_Extract to read_:
⟨

Integration: fastRAG
fastRAG is a research framework for efficient and optimized retrieval augmented generative pipelines
fastRAG is a research framework for efficient and optimized retrieval augmented generative pipelines, incorporating state-of-the-art LLMs and Information Retrieval. fastRAG is designed to empower researchers and developers with a comprehensive tool-set for advancing retrieval augmented generation.
Comments, suggestions, issues and pull-requests are welcomed! ❤️
IMPORTANT
Now compatible with Haystack v2+. Please report any possible issues you find.
📣 Updates
- 2024-05: fastRAG V3 is Haystack 2.0 compatible 🔥
- 2023-12: Gaudi2 and ONNX runtime support; Optimized Embedding models; Multi-modality and Chat demos; REPLUG text generation.
- 2023-06: ColBERT index modification: adding/removing documents.
- 2023-05: RAG with LLM and dynamic prompt synthesis example.
- 2023-04: Qdrant
DocumentStore
support.
Key Features
- Optimized RAG: Build RAG pipelines with SOTA efficient components for greater compute efficiency.
- Optimized for Intel Hardware: Leverage Intel extensions for PyTorch (IPEX), 🤗 Optimum Intel and 🤗 Optimum-Habana for running as optimal as possible on Intel® Xeon® Processors and Intel® Gaudi® AI accelerators.
- Customizable: fastRAG is built using Haystack and HuggingFace. All of fastRAG’s components are 100% Haystack compatible.
🚀 Components
For a brief overview of the various unique components in fastRAG refer to the Components Overview page.

⟩

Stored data

⟨

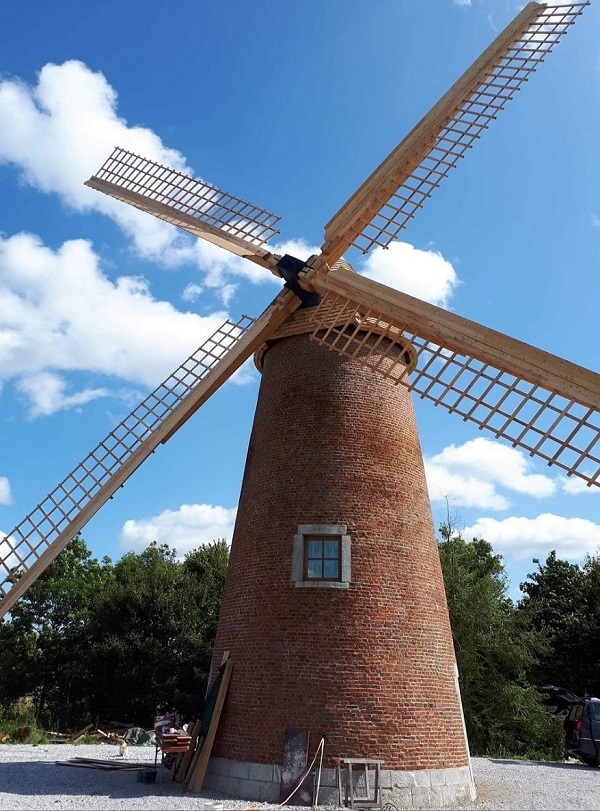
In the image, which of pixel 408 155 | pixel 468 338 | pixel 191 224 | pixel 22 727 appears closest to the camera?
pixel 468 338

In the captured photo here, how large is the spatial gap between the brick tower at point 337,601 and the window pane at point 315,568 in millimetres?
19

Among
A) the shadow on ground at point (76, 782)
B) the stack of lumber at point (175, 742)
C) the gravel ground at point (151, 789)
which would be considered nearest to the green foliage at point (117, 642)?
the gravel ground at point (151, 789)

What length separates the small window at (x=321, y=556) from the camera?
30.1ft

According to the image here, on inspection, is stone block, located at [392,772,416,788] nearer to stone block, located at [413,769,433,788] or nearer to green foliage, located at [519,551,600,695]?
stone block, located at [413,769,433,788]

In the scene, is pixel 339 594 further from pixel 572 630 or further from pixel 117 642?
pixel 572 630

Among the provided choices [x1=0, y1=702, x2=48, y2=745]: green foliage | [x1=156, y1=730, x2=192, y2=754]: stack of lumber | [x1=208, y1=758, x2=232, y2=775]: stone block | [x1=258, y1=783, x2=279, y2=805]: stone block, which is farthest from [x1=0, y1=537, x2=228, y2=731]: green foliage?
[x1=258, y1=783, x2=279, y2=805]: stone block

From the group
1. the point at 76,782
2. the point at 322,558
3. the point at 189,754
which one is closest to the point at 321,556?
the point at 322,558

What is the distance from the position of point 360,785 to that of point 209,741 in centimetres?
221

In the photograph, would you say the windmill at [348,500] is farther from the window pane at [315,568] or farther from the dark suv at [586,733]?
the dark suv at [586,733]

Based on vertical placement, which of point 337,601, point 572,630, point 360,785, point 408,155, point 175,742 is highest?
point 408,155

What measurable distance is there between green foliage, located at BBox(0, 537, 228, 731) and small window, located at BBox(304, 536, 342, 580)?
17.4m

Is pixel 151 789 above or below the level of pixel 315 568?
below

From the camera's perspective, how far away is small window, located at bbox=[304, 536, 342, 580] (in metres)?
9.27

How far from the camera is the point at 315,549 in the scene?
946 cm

⟩

_Exercise description_:
In the fastRAG page, which version of fastRAG is listed as Haystack 2.0 compatible?

_Result of this exercise_:
fastRAG V3